* GIVEN TASK:
Edit everything from the line containing "From the group" down to the line containing "34.1 metres" by replacing "dark jacket sleeve" with "black jacket sleeve", and give those lines back with nothing else changed.

* SUPPLIED RECORDS:
########################################

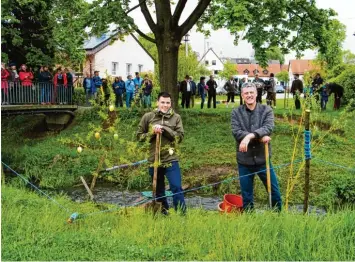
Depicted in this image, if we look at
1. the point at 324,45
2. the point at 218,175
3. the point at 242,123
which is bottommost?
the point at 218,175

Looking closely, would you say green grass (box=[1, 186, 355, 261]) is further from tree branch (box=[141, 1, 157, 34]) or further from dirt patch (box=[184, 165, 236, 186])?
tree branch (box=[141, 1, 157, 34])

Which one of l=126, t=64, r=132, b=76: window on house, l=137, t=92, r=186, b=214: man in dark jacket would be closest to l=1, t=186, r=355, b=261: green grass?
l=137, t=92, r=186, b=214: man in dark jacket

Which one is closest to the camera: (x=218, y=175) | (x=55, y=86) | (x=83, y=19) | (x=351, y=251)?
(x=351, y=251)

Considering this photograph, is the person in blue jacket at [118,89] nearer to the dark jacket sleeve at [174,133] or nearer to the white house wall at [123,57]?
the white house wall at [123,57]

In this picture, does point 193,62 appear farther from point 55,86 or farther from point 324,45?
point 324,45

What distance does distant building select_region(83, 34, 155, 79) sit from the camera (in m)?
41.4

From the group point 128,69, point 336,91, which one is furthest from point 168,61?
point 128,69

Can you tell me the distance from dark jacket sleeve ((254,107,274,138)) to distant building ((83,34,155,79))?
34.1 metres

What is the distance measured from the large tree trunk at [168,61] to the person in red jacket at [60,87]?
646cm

########################################

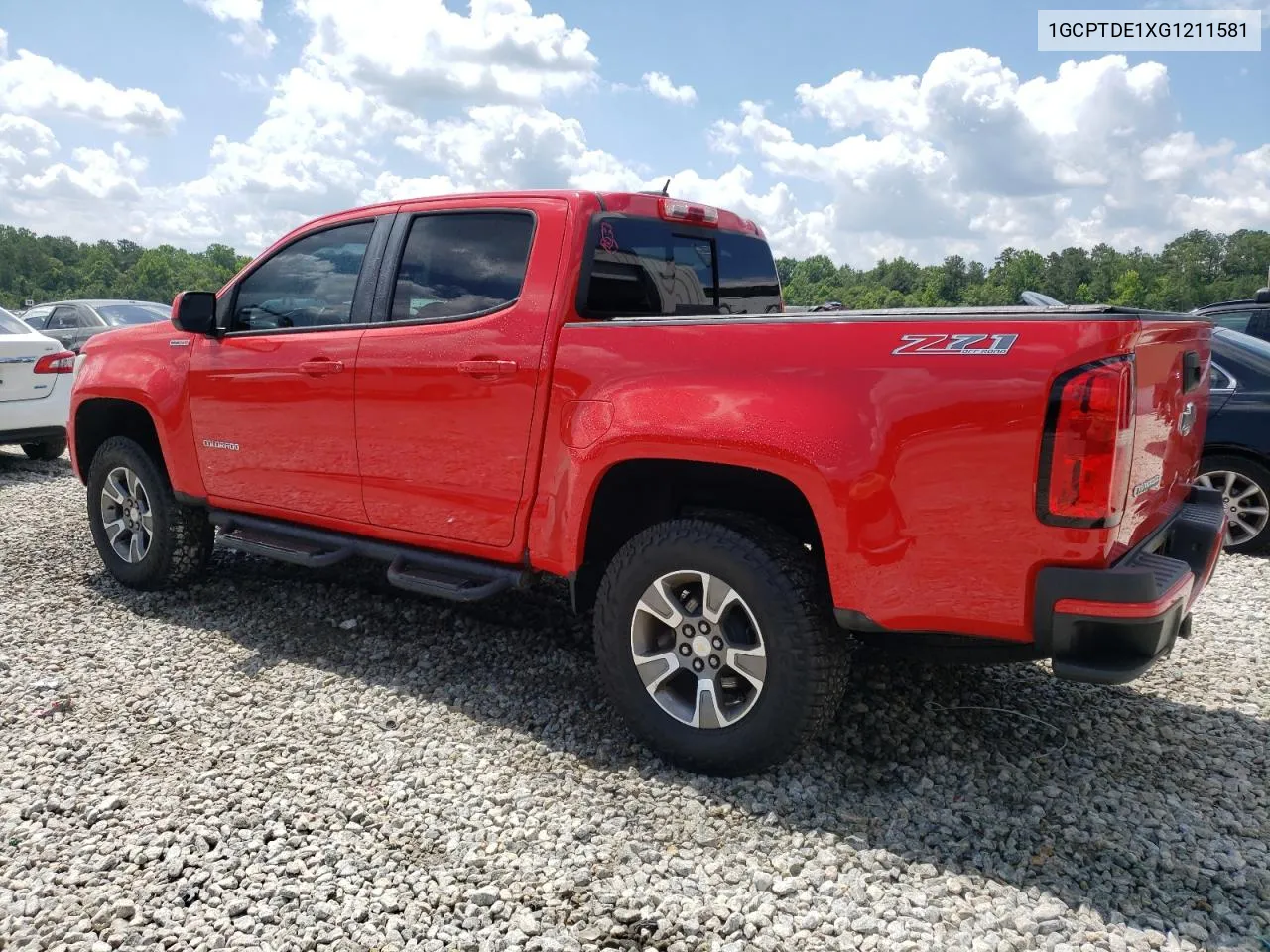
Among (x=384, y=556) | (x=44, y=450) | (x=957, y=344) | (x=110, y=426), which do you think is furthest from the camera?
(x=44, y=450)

########################################

* EXERCISE OUTPUT:
From the group point 128,69, point 336,91, which one is furthest from point 168,61?
point 128,69

Can you tell me the distance from black jacket sleeve ((254,107,274,138)) to distant building ((83,34,155,79))?
34.1 metres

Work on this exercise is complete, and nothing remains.